OBJECTIF DE L'EXERCICE
Réécrivez sous forme de liste le paragraphe du texte source qui commence par « On sent par ailleurs », en gardant ses idées principales.

:: TEXTE SOURCE ::

On sent par ailleurs que l’auteur souhaite parler avec vérité, sans idéaliser ses personnages, sans minimiser la souffrance de certain.e.s ou l’injustice suscitée par différentes situations. Loin d’occulter les aspects plus durs de son histoire et de celle de son entourage, l’auteur choisit de laisser place aux lacunes comme aux excès, à la beauté comme à la laideur. La plume de Michel-Maxime semble, en somme, portée par une admiration et une affection véritables. C’est sans doute là, dans ce regard tendre et sincère porté sur les siens, que se trouve le lien qui nous transporte du rire aux larmes. Au final, c’est surtout une volonté de faire honneur à son milieu d’origine qui ressort du texte.
Questionné à ce sujet, l’auteur explique : « À vingt ans, j’aurais été très dur, acerbe, mais à quarante ans, j’ai avancé, j’ai vécu mes réussites, mes échecs. Je sais que mes parents ont fait de leur mieux et mes frères et sœurs aussi. Ce regard tendre, c’est celui de la réconciliation, mais ça va plus loin que ça. Je suis fier d’être né là, je ne pense pas que je ferais le métier de la même façon si j’avais grandi dans un autre contexte. C’est plus qu’une réconciliation, c’est une ode à la famille. »

:::
:: EXTRAIT DES DONNÉES ::

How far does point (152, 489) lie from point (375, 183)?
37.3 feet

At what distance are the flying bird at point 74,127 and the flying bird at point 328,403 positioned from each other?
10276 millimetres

:::

CORRIGÉ
- L'auteur veut parler avec vérité, sans idéaliser ses personnages ni minimiser la souffrance de certain.e.s ou l'injustice de certaines situations.
- Il n'occulte pas les aspects durs de son histoire et de celle de son entourage : il laisse place aux lacunes comme aux excès, à la beauté comme à la laideur.
- La plume de Michel-Maxime semble portée par une admiration et une affection véritables.
- Ce regard tendre et sincère sur les siens est sans doute ce qui transporte le lecteur du rire aux larmes.
- Le texte exprime surtout la volonté de faire honneur à son milieu d'origine.